[Extracted data entries]
────────────────────────────────────────

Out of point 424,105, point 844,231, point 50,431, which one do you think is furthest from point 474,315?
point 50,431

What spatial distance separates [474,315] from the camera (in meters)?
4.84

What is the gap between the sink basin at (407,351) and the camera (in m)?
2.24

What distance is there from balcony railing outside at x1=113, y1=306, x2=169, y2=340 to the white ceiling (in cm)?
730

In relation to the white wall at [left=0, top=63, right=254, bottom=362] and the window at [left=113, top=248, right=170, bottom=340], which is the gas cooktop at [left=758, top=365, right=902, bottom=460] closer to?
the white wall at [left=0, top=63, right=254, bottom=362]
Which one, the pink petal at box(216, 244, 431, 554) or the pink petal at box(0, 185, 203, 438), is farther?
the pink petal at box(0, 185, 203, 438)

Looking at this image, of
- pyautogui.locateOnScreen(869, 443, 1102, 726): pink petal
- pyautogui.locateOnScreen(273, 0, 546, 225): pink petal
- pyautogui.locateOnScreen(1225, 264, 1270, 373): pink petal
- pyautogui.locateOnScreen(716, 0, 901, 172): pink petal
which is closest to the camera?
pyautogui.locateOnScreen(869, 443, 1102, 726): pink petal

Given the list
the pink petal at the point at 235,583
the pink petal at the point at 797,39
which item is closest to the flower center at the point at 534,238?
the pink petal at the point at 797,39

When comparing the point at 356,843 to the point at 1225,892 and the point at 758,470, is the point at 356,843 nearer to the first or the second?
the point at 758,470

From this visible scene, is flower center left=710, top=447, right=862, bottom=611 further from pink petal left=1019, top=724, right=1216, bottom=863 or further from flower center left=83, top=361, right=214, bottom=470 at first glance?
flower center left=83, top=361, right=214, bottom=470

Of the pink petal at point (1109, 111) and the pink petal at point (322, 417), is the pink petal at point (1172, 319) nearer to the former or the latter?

────────────────────────────────────────

Rewrite all of the records above, swapping "gas cooktop" for "stove" and leaving everything else unchanged.

_Written answer_:
Out of point 424,105, point 844,231, point 50,431, which one do you think is furthest from point 474,315?
point 50,431

What spatial distance separates [474,315] from the camera (in meters)?
4.84

What is the gap between the sink basin at (407,351) and the camera (in m)?
2.24

What distance is there from balcony railing outside at x1=113, y1=306, x2=169, y2=340 to the white ceiling (in cm)?
730

In relation to the white wall at [left=0, top=63, right=254, bottom=362] and the window at [left=113, top=248, right=170, bottom=340], which is the stove at [left=758, top=365, right=902, bottom=460] closer to?
the white wall at [left=0, top=63, right=254, bottom=362]
Which one, the pink petal at box(216, 244, 431, 554) or the pink petal at box(0, 185, 203, 438), is farther?
the pink petal at box(0, 185, 203, 438)

Looking at this image, of
- pyautogui.locateOnScreen(869, 443, 1102, 726): pink petal
- pyautogui.locateOnScreen(273, 0, 546, 225): pink petal
- pyautogui.locateOnScreen(1225, 264, 1270, 373): pink petal
- pyautogui.locateOnScreen(716, 0, 901, 172): pink petal
which is closest to the camera?
pyautogui.locateOnScreen(869, 443, 1102, 726): pink petal

Given the list
the pink petal at the point at 235,583
the pink petal at the point at 797,39
which item is closest to the flower center at the point at 534,238?
the pink petal at the point at 797,39

When comparing the point at 356,843 to the point at 1225,892 and the point at 758,470, is the point at 356,843 nearer to the first or the second?
the point at 758,470

From this visible scene, is flower center left=710, top=447, right=862, bottom=611 further from pink petal left=1019, top=724, right=1216, bottom=863 or further from flower center left=83, top=361, right=214, bottom=470 at first glance?
flower center left=83, top=361, right=214, bottom=470

Of the pink petal at point (1109, 111) and the pink petal at point (322, 417), is the pink petal at point (1172, 319) nearer to the former or the latter?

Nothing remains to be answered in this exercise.